The authors’ approach to data analysis in this paper is as follows:

estimate $\phi$ from data, identifying it with the smallest Fano factor observed in the data. (This assumes that $\mathrm{var}(\lambda|X)$ is zero at this point, so the observed variability is only due to renewal spiking, and ensures varCE is never negative.)
Estimate $\textrm{varCE}$ as $\mathrm{var}(N) - \phi \lambda(t)$ in each time bin.

The take-home conclusion is that the variance of $\lambda(t)|X$ (i.e., the varCE), is consistent with $\lambda(t)$ evolving according to a drift-diffusion model (DDM): it grows linearly with time, which is precisely the prediction of the DDM (aka “diffusion to bound” or “bounded accumulator” model, equivalent to a Wiener process plus linear drift). This rules out several competing models of LIP responses (e.g., a time-dependent scaling of i.i.d.
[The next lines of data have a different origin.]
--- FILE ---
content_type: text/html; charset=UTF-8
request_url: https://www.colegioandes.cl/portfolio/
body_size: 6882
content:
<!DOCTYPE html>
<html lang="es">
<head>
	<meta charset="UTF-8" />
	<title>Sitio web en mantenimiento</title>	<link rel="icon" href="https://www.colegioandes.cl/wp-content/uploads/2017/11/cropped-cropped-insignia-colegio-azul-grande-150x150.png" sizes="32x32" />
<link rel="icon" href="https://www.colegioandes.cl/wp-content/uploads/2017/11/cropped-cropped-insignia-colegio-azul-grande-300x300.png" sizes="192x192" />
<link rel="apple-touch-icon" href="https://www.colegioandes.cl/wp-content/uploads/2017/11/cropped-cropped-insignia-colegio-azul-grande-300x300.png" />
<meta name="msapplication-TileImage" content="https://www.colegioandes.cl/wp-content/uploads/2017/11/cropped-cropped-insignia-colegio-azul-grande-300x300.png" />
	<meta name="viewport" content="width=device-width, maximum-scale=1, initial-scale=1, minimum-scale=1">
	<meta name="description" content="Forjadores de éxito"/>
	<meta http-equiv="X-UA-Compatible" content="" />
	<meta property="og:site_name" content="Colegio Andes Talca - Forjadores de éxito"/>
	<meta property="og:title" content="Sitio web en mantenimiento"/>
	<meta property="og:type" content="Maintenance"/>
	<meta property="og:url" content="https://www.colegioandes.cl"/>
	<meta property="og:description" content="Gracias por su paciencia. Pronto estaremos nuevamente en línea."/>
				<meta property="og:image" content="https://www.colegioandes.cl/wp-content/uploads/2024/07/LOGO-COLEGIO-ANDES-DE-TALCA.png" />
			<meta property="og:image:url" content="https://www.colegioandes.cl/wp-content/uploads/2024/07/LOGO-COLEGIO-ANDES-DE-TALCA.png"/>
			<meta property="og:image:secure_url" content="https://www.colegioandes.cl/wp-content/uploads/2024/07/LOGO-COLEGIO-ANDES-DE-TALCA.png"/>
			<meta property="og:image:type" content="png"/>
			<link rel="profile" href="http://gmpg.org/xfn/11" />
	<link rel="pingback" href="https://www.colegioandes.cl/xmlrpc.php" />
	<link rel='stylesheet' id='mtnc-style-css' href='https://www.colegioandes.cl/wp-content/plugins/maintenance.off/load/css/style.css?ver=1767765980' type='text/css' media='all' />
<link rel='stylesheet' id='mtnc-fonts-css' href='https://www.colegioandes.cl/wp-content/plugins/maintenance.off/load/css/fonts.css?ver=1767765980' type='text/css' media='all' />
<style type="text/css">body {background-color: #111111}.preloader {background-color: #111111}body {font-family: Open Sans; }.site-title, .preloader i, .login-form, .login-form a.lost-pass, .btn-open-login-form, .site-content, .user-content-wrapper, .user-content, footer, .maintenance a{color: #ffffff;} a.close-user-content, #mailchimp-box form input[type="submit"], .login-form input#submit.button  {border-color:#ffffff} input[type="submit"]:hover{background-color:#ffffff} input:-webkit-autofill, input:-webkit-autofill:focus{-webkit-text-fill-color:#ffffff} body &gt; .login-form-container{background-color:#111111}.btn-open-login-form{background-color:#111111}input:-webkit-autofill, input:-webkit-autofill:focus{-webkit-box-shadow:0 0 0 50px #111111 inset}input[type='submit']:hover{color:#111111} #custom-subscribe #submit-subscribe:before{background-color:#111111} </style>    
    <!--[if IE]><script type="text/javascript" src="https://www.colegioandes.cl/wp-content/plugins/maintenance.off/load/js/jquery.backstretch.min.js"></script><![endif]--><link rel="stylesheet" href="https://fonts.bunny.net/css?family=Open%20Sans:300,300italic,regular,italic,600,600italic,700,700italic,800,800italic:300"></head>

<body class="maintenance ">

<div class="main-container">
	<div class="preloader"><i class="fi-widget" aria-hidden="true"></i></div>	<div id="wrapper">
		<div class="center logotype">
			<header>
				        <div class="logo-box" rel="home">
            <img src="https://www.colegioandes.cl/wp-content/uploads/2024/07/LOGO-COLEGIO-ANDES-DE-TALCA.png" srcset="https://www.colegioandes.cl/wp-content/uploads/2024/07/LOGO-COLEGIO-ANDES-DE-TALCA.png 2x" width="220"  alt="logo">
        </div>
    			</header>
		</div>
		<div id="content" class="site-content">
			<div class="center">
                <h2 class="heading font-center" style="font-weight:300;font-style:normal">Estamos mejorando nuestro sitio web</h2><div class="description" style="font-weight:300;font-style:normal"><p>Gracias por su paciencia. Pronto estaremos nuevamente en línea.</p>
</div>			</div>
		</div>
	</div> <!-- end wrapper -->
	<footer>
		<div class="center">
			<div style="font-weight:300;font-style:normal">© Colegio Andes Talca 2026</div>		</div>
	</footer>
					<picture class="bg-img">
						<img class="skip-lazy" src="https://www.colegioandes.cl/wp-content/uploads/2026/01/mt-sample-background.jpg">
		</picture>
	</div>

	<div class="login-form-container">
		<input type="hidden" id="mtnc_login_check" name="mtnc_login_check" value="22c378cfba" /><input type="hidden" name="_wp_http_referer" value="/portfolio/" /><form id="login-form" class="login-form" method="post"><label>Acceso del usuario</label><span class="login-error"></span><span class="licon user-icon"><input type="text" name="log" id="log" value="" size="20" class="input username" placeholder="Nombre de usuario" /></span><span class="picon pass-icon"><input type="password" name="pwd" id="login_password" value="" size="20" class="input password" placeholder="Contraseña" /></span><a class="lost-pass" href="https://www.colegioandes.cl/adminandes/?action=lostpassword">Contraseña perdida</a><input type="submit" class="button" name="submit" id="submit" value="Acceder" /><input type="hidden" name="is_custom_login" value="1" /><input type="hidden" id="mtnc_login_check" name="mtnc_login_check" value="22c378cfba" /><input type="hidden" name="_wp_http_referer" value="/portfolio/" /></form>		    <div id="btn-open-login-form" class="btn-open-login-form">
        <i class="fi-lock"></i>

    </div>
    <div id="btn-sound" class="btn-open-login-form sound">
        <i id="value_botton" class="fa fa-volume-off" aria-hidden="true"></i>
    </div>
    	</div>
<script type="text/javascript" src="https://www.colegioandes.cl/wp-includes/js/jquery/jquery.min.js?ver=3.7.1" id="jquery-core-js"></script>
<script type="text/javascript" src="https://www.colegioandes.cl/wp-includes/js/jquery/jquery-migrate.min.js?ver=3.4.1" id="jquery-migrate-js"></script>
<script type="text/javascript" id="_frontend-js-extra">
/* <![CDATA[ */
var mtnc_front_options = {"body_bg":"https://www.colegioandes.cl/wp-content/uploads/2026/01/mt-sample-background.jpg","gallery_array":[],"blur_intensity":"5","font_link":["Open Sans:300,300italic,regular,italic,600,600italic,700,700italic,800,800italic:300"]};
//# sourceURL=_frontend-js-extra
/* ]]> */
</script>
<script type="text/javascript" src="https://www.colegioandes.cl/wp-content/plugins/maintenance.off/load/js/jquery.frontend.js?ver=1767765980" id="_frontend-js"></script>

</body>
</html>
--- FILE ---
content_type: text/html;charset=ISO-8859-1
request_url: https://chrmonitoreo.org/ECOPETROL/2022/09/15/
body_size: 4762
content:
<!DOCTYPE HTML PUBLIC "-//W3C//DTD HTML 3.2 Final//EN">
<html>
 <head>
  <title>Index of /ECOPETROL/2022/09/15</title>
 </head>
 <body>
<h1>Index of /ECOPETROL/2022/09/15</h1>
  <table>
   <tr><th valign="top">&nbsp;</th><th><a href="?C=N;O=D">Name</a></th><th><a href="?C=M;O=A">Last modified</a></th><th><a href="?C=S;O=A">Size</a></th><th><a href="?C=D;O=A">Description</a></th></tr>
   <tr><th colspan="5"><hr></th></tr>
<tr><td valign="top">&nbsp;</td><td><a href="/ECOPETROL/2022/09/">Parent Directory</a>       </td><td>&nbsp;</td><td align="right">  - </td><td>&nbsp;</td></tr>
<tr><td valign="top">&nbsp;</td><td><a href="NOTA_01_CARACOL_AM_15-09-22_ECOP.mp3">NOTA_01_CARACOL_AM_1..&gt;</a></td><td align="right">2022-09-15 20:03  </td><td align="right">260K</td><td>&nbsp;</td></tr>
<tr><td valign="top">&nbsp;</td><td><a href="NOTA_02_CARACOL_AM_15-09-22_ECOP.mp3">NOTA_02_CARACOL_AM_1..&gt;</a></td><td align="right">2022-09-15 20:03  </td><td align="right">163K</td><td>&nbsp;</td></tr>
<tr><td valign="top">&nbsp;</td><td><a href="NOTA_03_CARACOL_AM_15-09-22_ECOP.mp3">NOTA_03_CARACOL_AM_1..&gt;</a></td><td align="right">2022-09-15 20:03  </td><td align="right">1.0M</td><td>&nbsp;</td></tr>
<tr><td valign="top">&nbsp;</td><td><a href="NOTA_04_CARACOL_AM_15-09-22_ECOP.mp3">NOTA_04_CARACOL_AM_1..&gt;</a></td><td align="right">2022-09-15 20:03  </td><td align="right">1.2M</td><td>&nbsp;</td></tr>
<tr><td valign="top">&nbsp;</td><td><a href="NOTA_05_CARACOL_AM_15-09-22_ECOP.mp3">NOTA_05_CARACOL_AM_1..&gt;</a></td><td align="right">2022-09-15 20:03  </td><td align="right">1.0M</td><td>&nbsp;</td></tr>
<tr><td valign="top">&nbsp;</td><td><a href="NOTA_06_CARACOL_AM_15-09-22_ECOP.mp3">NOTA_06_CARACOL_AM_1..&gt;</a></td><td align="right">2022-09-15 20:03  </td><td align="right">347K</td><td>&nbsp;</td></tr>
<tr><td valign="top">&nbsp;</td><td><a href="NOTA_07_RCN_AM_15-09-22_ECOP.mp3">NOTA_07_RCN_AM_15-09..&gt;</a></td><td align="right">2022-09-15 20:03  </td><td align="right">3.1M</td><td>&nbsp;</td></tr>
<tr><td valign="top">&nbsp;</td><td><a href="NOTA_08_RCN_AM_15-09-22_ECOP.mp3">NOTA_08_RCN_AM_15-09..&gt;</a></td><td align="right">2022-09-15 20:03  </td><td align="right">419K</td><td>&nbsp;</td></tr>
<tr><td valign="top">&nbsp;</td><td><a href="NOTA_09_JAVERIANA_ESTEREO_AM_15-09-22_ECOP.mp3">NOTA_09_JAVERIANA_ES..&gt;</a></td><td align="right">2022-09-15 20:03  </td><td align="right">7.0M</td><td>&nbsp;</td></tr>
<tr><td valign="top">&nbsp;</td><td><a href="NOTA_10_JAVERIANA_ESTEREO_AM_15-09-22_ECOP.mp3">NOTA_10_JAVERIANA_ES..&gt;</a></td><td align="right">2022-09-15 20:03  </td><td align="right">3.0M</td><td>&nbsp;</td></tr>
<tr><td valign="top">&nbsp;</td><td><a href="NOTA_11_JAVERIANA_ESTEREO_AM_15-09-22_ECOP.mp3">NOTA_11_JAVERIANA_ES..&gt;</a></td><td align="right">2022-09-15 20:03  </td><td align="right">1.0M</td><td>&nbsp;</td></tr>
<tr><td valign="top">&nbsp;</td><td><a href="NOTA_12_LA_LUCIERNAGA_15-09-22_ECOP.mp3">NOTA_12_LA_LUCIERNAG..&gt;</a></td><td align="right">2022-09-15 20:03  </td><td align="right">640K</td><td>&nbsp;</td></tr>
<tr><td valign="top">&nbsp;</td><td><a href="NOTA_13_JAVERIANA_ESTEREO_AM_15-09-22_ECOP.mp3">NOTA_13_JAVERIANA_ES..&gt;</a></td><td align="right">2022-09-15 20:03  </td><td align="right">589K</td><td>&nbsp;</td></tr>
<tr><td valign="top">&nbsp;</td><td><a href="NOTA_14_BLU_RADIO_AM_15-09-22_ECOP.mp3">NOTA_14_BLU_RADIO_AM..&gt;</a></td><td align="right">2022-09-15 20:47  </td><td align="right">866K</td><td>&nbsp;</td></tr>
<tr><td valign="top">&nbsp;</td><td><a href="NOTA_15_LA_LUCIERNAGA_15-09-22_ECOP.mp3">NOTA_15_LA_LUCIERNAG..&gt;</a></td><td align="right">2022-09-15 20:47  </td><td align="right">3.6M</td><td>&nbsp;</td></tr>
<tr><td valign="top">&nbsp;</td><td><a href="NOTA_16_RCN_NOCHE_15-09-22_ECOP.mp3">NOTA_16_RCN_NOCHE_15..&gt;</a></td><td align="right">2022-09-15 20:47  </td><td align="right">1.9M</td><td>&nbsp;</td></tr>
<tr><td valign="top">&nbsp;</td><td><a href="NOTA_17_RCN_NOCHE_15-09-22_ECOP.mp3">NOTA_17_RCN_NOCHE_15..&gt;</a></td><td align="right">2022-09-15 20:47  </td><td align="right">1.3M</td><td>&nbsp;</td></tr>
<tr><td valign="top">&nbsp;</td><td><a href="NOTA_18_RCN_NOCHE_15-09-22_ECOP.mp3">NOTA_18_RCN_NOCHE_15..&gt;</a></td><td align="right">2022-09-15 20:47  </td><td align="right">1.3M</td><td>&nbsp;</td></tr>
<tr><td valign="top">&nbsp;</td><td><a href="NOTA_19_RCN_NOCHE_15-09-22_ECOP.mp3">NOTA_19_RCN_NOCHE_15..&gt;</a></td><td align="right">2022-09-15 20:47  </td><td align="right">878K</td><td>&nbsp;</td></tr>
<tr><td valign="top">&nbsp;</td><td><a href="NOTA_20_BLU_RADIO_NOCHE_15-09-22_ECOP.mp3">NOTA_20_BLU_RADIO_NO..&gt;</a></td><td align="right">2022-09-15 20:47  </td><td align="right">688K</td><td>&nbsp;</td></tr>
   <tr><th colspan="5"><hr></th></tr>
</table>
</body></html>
Gaussian response noise), but is roughly consistent with both the population coding framework of Pouget et al (‘PPC’) and a line attractor model from XJ Wang. (This sheds some light on the otherwise miraculous confluence of authors on this paper, for which Anne surely deserves high diplomatic honors).

Comments:

The assumption of renewal process variability (variance proportional to rate with fixed ratio $\phi$ ) seems somewhat questionable for real neurons. For a Poisson neuron with absolute refractory period, or a noisy integrate-and-fire neuron, the variance in $N|\lambda$ will be an upside-down $U$ -shaped function of spike rate: variance will increase with rate up to a point, but will then go down again to zero as the spike rate bumps up against the refractory period. This would substantially affect the estimates of varCE at high spike rates (making it higher than reported here) This doesn’t seem likely to threaten any of the paper’s basic conclusions here, but it seems a bit worrying to prescribe as a general method.
Memming pointed out that you could explicitly fit the doubly-stochastic model to data, which would get around making this “renewal process” assumption and provide a much more powerful descriptive model for analyzing the code in LIP. In other words: from the raw spike train data, directly estimate parameters governing the distributions $P(\lambda|X)$ and $P(N|\lambda)$ . The resulting model would explicitly specify the stochastic spiking process given $\lambda$ , as well as the distribution over rates $\lambda$ given $X$ . Berry & Meister used a version of this in their 1998 JN paper, referred to as a “free firing rate model”: assume that the stimulus gives rise to some time-varying spike rate, and that the spikes are then governed by a point process (e.g. renewal, Poisson with refractory period, etc) with that given rate. This would allow you to look at much more than just variance (i.e., you have access to any higher moments you want, or other statistics like ISI distributions), and do explicit model comparison.
General philosophical point: the doubly stochastic formulation makes for a nice statistical model, but it’s not entirely clear to me how to interpret the two kinds of stochasticity. Specifically, is the variability in $\lambda(t) | X$ due to external noise in the moving dots stimulus itself (which contains slightly different dots on each trial), or noise in the responses of earlier sensory neurons that project to LIP? If it’s the former, then $\lambda(t)$ should be identical across repeats with the same noise dots. If the latter, then it seems we don’t want to think of $\lambda$ as pure signal—it reflects point process noise from neurons earlier in the system, so it’s not clear what we gain by distinguishing the two kinds of noise. (Note that the standard PPC model is not doubly stochastic in this sense—the only noise between $X$ , the external quantity of interest, and $N$ , the spike count, is the vaunted “exponential family with linear sufficient statistics” noise; PPC tells how to read out the spikes to get a posterior distribution over $X$ , not over $\lambda$ ).

To sum up, the paper shows an nice analysis of spike count variance in LIP responses, and a cute application of the law-of-total-variance. The doubly stochastic point process model of LIP responses seems ripe for more analysis.